Homotopy algebra structures on twisted tensor products and string topology operations

Abstract

Given a $C_{\infty }$ coalgebra $C_{\ast }$, a strict dg Hopf algebra $H_{\ast }$ and a twisting cochain $\tau :C_{\ast }\to H_{\ast }$ such that $Im\left(\tau \right)\subset Prim\left(H_{\ast }\right)$, we describe a procedure for obtaining an $A_{\infty }$ coalgebra on $C_{\ast }\otimes H_{\ast }$. This is an extension of Brown’s work on twisted tensor products.

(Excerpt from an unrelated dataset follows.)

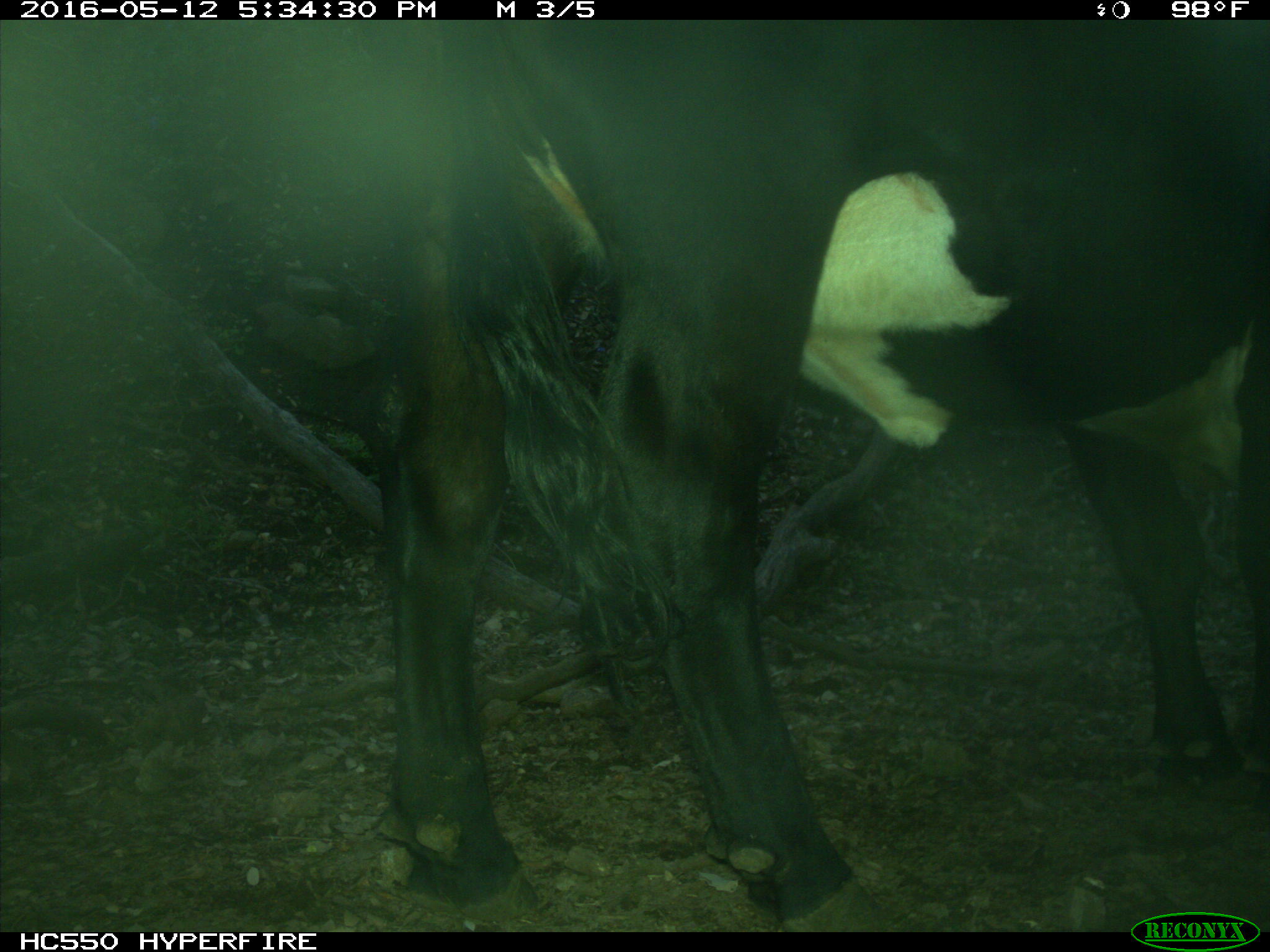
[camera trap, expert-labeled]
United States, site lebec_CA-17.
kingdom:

We apply this procedure to obtain an $A_{\infty }$ coalgebra model of the chains on the free loop space $LM$ based on the $C_{\infty }$ coalgebra structure of $H_{\ast }\left(M\right)$ induced by the diagonal map $M\to M\times M$ and the Hopf algebra model of the based loop space given by $T\left(H_{\ast }\left(M\right)\left[-1\right]\right)$. When $C_{\ast }$ has cyclic $C_{\infty }$ coalgebra structure, we describe an $A_{\infty }$ algebra on $C_{\ast }\otimes H_{\ast }$. This is used to give an explicit (nonminimal) $A_{\infty }$ algebra model of the string topology loop product. Finally, we discuss a representation of the loop product in principal $G$–bundles.